Protein Crowding Affects Hydration Structure and Dynamics
The effect of protein crowding on the structure and dynamics of water was examined from explicit solvent molecular dynamics simulations of a series of protein G and protein G/villin systems at different protein concentrations. Hydration structure was analyzed in terms of radial distribution functions, three-dimensional hydration sites, and preservation of tetrahedral coordination. Analysis of hydration dynamics focused on self-diffusion rates and dielectric constants as a function of crowding.

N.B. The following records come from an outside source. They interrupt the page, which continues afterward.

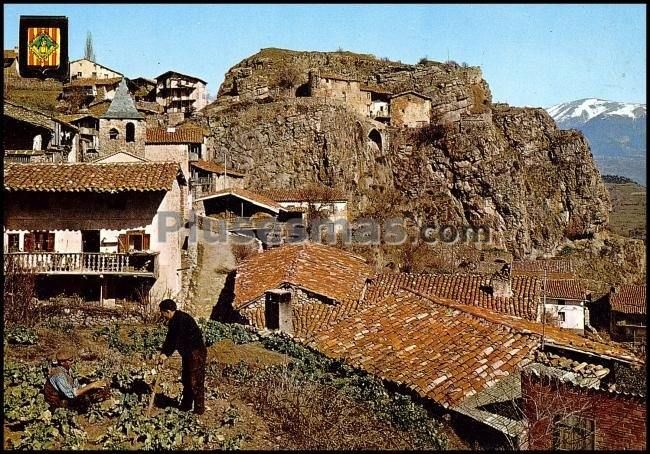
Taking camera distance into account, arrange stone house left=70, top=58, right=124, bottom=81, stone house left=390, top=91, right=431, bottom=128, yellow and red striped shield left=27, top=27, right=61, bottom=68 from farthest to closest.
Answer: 1. stone house left=70, top=58, right=124, bottom=81
2. stone house left=390, top=91, right=431, bottom=128
3. yellow and red striped shield left=27, top=27, right=61, bottom=68

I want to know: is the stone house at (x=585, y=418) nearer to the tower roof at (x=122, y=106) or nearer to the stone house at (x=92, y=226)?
the stone house at (x=92, y=226)

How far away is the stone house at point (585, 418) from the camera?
33.0 feet

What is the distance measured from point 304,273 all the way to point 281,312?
3.36 m

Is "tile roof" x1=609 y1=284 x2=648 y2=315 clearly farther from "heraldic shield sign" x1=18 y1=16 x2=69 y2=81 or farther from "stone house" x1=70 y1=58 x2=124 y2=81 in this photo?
"stone house" x1=70 y1=58 x2=124 y2=81

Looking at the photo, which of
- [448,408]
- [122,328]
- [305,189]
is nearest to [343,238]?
[305,189]

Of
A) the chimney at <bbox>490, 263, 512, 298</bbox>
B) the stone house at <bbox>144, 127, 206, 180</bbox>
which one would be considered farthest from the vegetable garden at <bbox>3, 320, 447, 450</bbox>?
the stone house at <bbox>144, 127, 206, 180</bbox>

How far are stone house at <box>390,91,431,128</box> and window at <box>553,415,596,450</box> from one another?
203 feet

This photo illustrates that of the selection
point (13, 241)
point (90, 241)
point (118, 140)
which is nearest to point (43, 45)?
point (90, 241)

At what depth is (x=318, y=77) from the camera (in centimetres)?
6569

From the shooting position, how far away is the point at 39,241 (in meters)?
21.4

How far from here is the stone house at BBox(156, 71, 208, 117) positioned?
73812 millimetres

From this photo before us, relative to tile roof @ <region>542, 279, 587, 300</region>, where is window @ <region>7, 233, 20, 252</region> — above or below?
above

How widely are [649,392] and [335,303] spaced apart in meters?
9.85

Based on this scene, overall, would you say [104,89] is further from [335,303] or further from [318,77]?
[335,303]
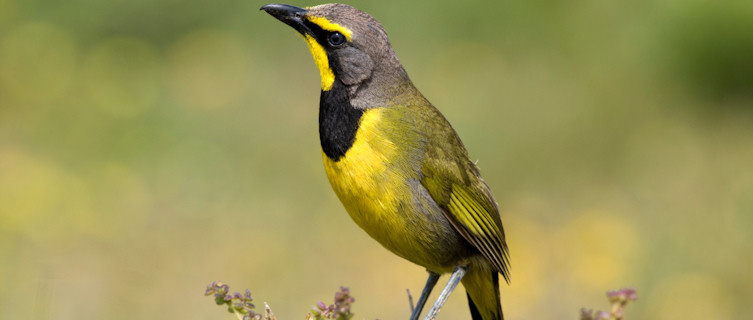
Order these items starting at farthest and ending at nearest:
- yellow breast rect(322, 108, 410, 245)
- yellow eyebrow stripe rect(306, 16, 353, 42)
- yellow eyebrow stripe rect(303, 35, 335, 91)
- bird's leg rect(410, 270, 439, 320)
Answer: bird's leg rect(410, 270, 439, 320) → yellow eyebrow stripe rect(303, 35, 335, 91) → yellow eyebrow stripe rect(306, 16, 353, 42) → yellow breast rect(322, 108, 410, 245)

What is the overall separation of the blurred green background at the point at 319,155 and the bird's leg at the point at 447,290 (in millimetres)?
2087

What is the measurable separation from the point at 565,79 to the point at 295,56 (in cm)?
263

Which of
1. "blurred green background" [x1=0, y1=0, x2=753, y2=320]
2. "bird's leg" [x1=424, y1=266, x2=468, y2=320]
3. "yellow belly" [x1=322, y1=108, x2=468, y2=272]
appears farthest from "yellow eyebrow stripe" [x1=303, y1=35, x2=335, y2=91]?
"blurred green background" [x1=0, y1=0, x2=753, y2=320]

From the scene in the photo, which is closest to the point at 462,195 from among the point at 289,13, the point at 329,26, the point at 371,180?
the point at 371,180

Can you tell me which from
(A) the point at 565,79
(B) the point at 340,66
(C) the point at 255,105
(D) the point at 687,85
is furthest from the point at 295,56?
(B) the point at 340,66

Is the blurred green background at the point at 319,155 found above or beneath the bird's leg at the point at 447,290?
above

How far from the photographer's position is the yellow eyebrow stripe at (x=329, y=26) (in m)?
4.64

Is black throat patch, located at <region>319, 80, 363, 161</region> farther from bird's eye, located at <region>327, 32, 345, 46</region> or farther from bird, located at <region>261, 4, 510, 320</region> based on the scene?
bird's eye, located at <region>327, 32, 345, 46</region>

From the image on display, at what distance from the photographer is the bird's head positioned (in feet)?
15.3

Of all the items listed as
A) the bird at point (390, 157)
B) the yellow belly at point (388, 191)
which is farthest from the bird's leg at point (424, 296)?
the yellow belly at point (388, 191)

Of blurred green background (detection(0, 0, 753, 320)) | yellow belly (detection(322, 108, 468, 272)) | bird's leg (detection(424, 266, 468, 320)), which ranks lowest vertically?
bird's leg (detection(424, 266, 468, 320))

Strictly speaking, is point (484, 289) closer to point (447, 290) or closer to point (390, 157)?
point (447, 290)

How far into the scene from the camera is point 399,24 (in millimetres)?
9711

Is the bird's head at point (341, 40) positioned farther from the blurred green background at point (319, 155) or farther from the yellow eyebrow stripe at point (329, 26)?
the blurred green background at point (319, 155)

The results show significant changes in both structure and dynamics of water under highly crowded conditions. The structure of water is altered mostly beyond the first solvation shell. Diffusion rates and dielectric constants are significantly reduced following linear trends as a function of crowding reflecting highly constrained water in crowded environments. The reduced dynamics of diffusion is expected to be strongly related to hydrodynamic properties of crowded cellular environments while the reduced dielectric constant under crowded conditions has implications for the stability of biomolecules in crowded environments. The results from this study suggest a prescription for modeling solvation in simulations of cellular environments.